• _Written problem 1_:
In the one-way ANOVA tutorial, what does the "in" in the code AD13UIN stand for?
• _Written problem 2_:
Please write the next part of the one-way ANOVA tutorial, picking up after its last sentence.

• _Source passage_:
Day 51 – One-Way ANOVA (unrelated) – AD13UIN

When do we use it? When there are:

a) Differences between conditions

b) One variable

c) Three conditions (or more)

d) Unrelated-design

We will code it like this: AD13UIN. The “in” comes from interval data and means that the One-Way ANOVA test is parametric (i.e. uses interval data).

Hypothesis: three presentation rates of list of words would have an effect on recall scores.

Our raw dataset would look like the following table.

Condition 1: (slow rate) Cond. 2: (medium rate) Condition 3 (fast rate)
8 7 4
7 8 5
9 5 3
5 4 6
6 6 2
8 7 4

From the above table, we calculate:

  • Condition 1 Means

  • Condition 2 Means

  • Condition 3 Means

  • Sum of Scores (SoS or Total) for Condition 1

  • Sum of Scores (SoS or Total) for Condition 2

  • Sum of Scores (SoS or Total) for Condition 3

  • Grand Total Score (sum of all scores)

The bolded bits are automatically calculated from the raw data.

Condition 1: (slow rate) Condition 2: (medium rate) Condition 3 (fast rate)
8 7 4
7 8 5
9 5 3
5 4 6
6 6 2
8 7 4
Total = 43 Total = 37 Total = 24
Means = 7.17 Means = 6.17 Means = 4

We see that on average, different conditions (i.e. different presentation list rates) have different scores. But we need to check whether or not these differences are statistically significant. So we will use the One-Way ANOVA test.

• _Supplied information_:
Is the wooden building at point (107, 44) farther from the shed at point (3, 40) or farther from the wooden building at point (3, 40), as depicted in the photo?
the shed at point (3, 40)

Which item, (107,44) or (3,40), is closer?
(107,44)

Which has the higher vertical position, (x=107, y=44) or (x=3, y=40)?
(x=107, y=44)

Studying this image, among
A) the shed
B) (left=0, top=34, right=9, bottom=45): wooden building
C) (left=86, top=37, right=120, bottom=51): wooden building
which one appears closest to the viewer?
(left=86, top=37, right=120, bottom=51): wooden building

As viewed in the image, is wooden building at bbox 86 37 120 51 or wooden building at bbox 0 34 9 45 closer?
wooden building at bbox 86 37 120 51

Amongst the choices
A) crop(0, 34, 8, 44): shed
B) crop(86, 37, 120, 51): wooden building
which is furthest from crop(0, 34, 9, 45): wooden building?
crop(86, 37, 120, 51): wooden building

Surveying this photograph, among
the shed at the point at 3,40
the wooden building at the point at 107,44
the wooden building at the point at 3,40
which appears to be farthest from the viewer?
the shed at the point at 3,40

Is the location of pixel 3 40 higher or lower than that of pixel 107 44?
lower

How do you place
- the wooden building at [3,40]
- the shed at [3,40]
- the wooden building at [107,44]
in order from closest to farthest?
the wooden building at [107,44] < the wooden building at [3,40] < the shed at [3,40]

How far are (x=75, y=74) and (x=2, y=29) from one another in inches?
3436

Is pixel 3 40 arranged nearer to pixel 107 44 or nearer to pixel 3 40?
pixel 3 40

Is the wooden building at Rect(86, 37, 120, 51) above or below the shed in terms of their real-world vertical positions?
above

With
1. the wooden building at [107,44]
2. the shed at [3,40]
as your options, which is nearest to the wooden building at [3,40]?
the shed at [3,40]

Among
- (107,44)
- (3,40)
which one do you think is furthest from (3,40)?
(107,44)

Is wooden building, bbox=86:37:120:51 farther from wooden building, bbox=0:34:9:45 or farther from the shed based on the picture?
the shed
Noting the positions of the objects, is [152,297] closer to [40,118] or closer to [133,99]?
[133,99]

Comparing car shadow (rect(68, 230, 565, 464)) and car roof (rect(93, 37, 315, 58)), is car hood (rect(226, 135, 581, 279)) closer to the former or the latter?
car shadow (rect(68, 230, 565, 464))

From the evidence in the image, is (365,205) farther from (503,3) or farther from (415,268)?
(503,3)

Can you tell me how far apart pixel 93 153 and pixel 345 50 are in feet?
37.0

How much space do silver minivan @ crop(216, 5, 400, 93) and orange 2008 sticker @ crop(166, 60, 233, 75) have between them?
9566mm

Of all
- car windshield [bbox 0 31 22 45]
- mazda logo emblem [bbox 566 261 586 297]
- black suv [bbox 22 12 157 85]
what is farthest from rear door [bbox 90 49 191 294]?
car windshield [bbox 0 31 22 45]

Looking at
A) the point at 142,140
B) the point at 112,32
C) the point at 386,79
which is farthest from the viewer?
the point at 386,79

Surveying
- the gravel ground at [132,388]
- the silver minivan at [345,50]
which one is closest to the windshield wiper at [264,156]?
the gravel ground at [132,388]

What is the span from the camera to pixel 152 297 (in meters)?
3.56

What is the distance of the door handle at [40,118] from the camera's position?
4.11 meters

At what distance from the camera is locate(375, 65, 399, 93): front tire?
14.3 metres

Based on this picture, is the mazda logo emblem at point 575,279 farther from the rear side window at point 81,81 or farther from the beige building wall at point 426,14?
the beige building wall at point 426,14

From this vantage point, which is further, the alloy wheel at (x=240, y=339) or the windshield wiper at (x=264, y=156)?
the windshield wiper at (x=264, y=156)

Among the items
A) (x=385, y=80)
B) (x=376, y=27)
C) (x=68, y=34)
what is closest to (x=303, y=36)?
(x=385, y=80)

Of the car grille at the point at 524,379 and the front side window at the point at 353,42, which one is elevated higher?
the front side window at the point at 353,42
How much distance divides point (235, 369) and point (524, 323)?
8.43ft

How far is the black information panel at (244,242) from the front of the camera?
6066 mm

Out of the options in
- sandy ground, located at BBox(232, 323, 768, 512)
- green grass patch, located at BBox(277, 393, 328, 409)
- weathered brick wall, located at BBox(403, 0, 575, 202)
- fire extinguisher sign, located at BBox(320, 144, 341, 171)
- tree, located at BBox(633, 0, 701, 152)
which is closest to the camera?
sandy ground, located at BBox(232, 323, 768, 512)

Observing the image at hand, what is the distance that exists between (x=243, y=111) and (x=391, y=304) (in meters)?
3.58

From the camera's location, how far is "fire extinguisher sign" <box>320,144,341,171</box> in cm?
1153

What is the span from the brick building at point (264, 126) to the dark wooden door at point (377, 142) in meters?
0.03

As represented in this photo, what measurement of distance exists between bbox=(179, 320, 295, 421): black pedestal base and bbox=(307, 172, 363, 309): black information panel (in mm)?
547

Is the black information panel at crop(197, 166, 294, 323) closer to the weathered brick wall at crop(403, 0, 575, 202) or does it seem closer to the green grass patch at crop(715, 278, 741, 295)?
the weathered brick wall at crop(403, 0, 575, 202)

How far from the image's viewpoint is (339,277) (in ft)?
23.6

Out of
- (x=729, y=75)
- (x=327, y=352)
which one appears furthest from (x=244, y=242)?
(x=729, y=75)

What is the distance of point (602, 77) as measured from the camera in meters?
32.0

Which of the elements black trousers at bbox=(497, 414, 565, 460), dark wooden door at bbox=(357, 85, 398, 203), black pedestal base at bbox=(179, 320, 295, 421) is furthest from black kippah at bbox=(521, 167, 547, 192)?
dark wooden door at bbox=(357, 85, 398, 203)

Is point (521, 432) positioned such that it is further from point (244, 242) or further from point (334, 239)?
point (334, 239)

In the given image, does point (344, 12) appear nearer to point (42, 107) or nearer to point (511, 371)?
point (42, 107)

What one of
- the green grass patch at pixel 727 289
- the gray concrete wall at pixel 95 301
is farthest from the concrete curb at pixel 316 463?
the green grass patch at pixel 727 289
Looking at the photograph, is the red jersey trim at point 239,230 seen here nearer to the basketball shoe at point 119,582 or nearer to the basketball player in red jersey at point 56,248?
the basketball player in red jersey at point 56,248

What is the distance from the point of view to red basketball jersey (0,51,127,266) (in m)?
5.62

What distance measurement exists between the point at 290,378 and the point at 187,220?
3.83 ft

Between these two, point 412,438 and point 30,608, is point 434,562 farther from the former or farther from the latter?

• _Exercise result 1_:
It comes from interval data, meaning the One-Way ANOVA test is parametric.

• _Exercise result 2_:
Rationale of the One-Way ANOVA test (unrelated)

The goal in One-Way ANOVA test is to compare ratios of variance. The presentation rate is the source of the predicted differences between the 3 conditions, hence it is called between-condition variance. Differences between the 3 conditions due to non-predicted variables are called error variance.

It is predicted that the variance between conditions will be relatively large compared to the error variance. So, if there are random differences between the conditions, as stated by the null hypothesis, the between-condition variance will be relatively small. If this was the case, the null hypothesis could not be rejected.

The calculation of the One-Way ANOVA test is relatively long so I will upload a scanned page with the step-by-step calculations soon.

The ANOVA Table

The ANOVA table allows you to check whether given your one/two tailed hypothesis, your F value and your two degrees of freedom values, the probability that the predicted differences found between conditions were likely to occur by chance.

Check the v1 and the v2 in the table. V1 refers to the dfbet value and the v2 refers to the dferror. The value in the intersection of both values is the F critical value. Our F has to be equal or larger than the F in the ANOVA table. The critical value is 3.68 and p < 0.05. So the probability that the differences found between conditions can occur due to chance is less than 5%, this enables us to claim that the differences are statistically significant and thus we can reject the null hypothesis. We can also check the second table (p < 0.01). We see that the critical value is 6.36. Our F is larger than 6.36 so the null hypothesis can be rejected as the probability that the differences found between conditions can occur due to chance is less than 1%.

Reminder: always check that the differences in the means between the 3 conditions. In our case, the data shows that there are differences in the recall scores for different presentation rates. One-Way ANOVA only tells you whether there are significant differences among the experimental conditions, thus One-Way ANOVA only tackles two-tailed hypotheses.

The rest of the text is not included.